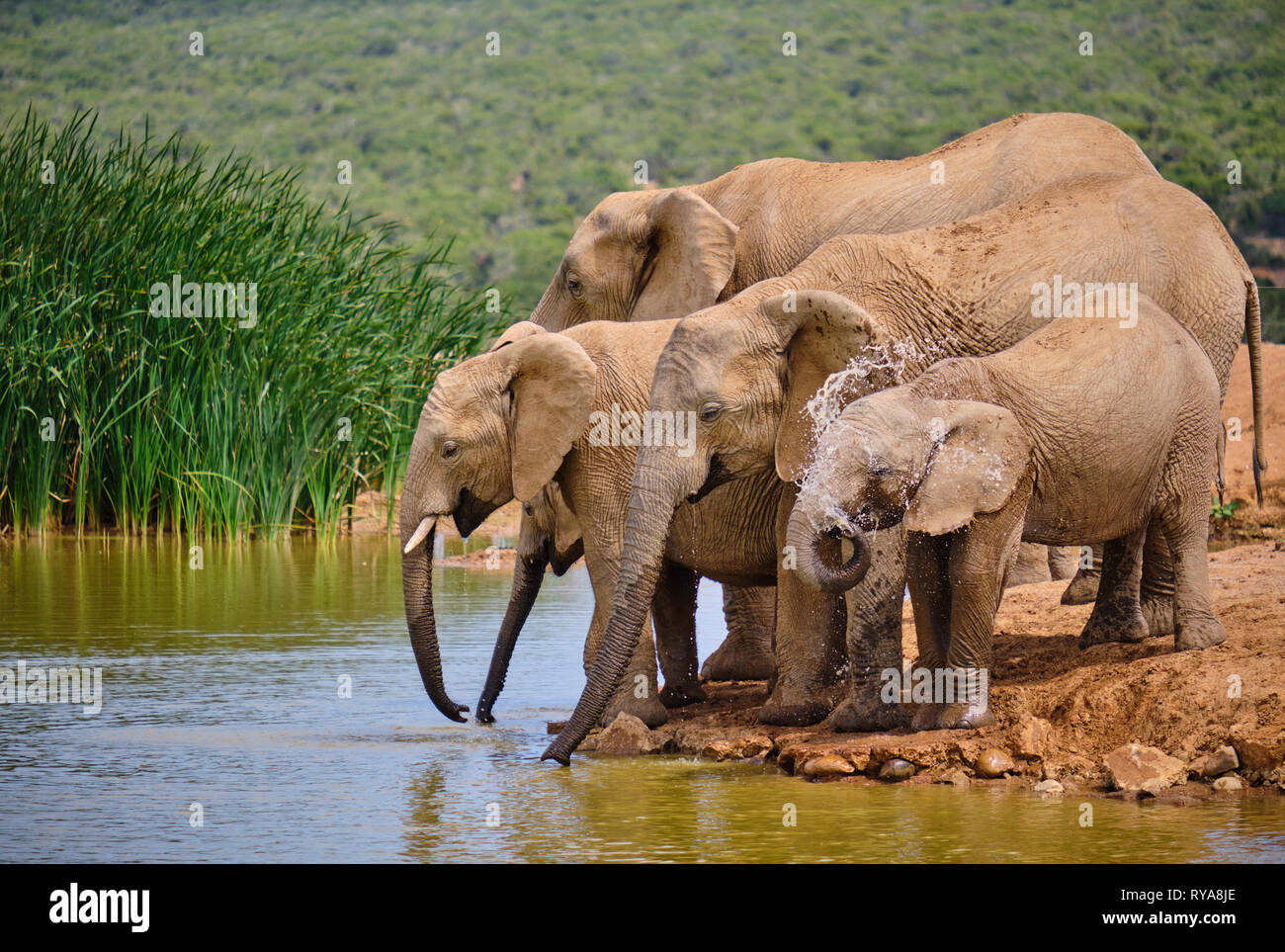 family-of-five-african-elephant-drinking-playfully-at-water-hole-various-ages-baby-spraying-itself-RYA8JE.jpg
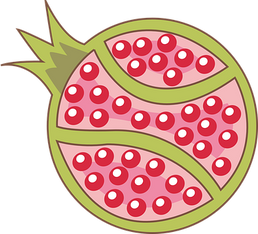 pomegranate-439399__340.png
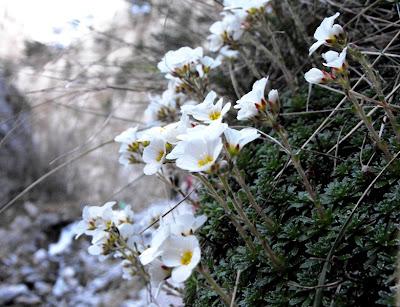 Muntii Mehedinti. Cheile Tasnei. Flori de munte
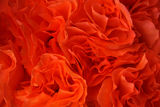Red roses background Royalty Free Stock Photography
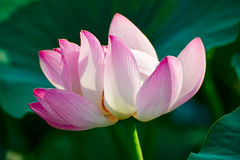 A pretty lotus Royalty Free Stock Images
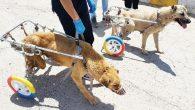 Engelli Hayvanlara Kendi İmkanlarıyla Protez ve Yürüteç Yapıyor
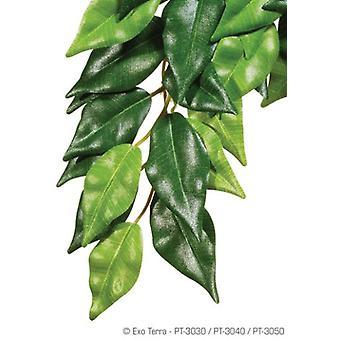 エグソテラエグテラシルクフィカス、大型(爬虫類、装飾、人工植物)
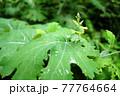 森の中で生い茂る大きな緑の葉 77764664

· · · · ·

## [Task requirements]
Repeat word for word, leaving out the pictures, each line of the records from the line that holds "Red roses background" through the final one.

## [The completed task]
Red roses background Royalty Free Stock Photography
 A pretty lotus Royalty Free Stock Images
 Engelli Hayvanlara Kendi İmkanlarıyla Protez ve Yürüteç Yapıyor
 エグソテラエグテラシルクフィカス、大型(爬虫類、装飾、人工植物)
 森の中で生い茂る大きな緑の葉 77764664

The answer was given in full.